→ **SUPPLIED TEXT**:
Exhibit 5.1

 

 

Sullivan & Worcester Tel Aviv

28 HaArba’a St. HaArba’a Towers North Tower, 35th Floor

Tel-Aviv, Israel

 

 

+972-747580480

sullivanlaw.com

 

January 12, 2024

 

To:
IceCure Medical Ltd.
7 Ha’Eshel St., PO Box 3163,
Caesarea, 3079504 Israel

 

Re: Registration Statement on Form F-3

 

Ladies and Gentlemen:

 

We have acted as Israeli counsel to IceCure Medical Ltd., a company organized under the laws of the State of Israel (the “Company”), in connection with its registration statement on Form F-3 (the “Registration Statement”), the prospectus included therein and the related prospectus supplement (such prospectus, as supplemented by such prospectus supplement, the “Prospectus Supplement”) filed or to be filed with the Securities and Exchange Commission (the “SEC”) under the Securities Act of 1933, as amended (the “Securities Act”) with respect to the sale of ordinary shares of the Company, no par value (the “Ordinary Shares”) having an aggregate offering price of up to $9,700,000 (the Ordinary Shares subject to Equity Distribution Agreement being referred to herein as the “Shares”) from time to time pursuant to an equity distribution agreement, dated as of January 12, 2024 (the “Equity Distribution Agreement”), entered into by and between the Company and Maxim Group LLC.

 

We have also acted as Israeli counsel to the Company in connection with the Equity Distribution Agreement.

→ **DESCRIPTION OF THE TASK**:
In one to three sentences, explain what the letter says the Registration Statement is filed with the SEC for. Rely on nothing but the letter.

→ **PROVIDED MATERIAL**:

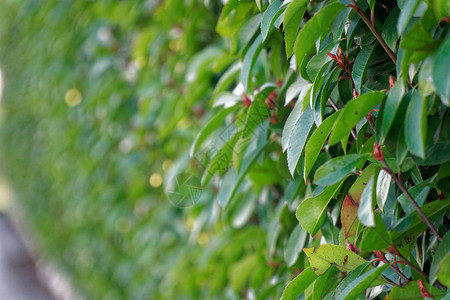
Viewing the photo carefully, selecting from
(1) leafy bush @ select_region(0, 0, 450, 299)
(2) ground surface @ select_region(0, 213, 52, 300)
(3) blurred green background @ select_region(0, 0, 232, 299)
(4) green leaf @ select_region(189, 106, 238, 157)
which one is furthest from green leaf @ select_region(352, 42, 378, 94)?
(2) ground surface @ select_region(0, 213, 52, 300)

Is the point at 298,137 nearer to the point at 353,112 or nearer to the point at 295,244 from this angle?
the point at 353,112

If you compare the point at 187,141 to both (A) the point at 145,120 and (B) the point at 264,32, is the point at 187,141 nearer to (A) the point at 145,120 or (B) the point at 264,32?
(A) the point at 145,120

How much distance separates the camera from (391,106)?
1.72ft

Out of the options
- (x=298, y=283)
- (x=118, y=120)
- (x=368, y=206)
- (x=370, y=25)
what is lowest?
(x=118, y=120)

→ **ANSWER BOX**:
The Registration Statement is filed under the Securities Act of 1933 for the sale of the Company's Ordinary Shares, which have no par value, with an aggregate offering price of up to $9,700,000. The shares are sold from time to time under the Equity Distribution Agreement dated January 12, 2024, between the Company and Maxim Group LLC.